Collect every line in the records below that contains the word "hyacinth" and copy each of those lines in full.

** START OF Excerpted data **

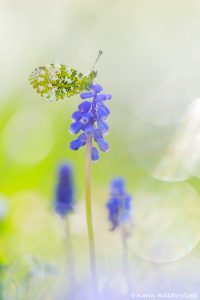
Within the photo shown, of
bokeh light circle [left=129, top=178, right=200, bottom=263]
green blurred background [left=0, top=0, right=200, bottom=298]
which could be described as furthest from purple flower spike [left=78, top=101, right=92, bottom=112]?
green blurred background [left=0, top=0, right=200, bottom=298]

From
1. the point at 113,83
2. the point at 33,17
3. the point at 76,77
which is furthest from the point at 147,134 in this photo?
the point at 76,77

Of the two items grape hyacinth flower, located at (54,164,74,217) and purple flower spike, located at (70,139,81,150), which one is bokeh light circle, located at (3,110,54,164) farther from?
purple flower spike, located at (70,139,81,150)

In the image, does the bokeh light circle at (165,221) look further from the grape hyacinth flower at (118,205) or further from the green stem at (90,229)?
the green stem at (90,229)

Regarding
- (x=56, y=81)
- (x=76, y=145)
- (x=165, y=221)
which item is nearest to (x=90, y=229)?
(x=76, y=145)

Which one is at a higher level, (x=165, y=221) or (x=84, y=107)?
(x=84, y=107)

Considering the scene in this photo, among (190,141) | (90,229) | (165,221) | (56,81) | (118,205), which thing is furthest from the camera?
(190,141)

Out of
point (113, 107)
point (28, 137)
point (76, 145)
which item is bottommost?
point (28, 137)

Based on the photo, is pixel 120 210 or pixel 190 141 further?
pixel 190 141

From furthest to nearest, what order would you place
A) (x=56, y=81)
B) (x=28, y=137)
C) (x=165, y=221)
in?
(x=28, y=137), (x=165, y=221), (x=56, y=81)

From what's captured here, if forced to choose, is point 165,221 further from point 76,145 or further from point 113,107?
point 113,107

** END OF Excerpted data **
** START OF Excerpted data **

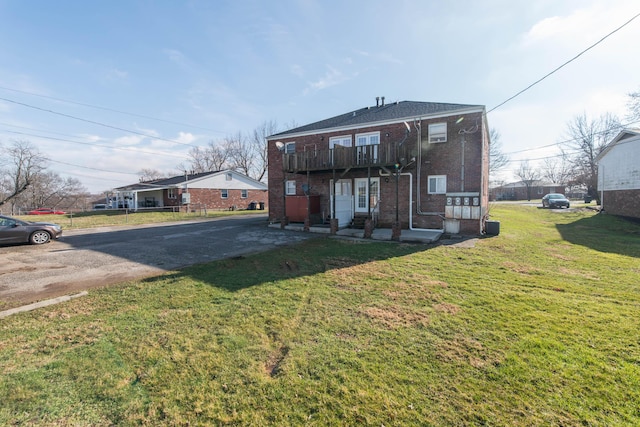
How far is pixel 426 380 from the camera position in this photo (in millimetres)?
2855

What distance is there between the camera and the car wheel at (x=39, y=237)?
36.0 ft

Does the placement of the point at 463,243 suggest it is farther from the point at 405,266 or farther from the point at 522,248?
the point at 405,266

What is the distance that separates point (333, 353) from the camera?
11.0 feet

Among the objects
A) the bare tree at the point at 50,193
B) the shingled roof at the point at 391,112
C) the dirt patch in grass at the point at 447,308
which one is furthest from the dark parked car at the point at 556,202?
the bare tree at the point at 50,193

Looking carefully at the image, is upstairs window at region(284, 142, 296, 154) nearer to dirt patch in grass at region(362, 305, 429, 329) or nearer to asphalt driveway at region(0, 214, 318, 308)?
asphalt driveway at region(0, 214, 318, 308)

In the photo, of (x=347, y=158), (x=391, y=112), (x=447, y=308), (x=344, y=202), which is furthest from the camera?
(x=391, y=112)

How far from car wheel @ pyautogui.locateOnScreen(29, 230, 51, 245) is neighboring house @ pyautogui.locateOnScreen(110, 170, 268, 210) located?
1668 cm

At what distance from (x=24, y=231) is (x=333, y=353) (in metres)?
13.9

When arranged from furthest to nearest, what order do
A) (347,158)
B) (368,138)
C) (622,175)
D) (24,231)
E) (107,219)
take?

** END OF Excerpted data **

_Result of this exercise_:
Of the two items grape hyacinth flower, located at (54,164,74,217) and purple flower spike, located at (70,139,81,150), which one is bokeh light circle, located at (3,110,54,164) farther from?
In the image, does the bokeh light circle at (165,221) look further from the grape hyacinth flower at (118,205) or further from the green stem at (90,229)?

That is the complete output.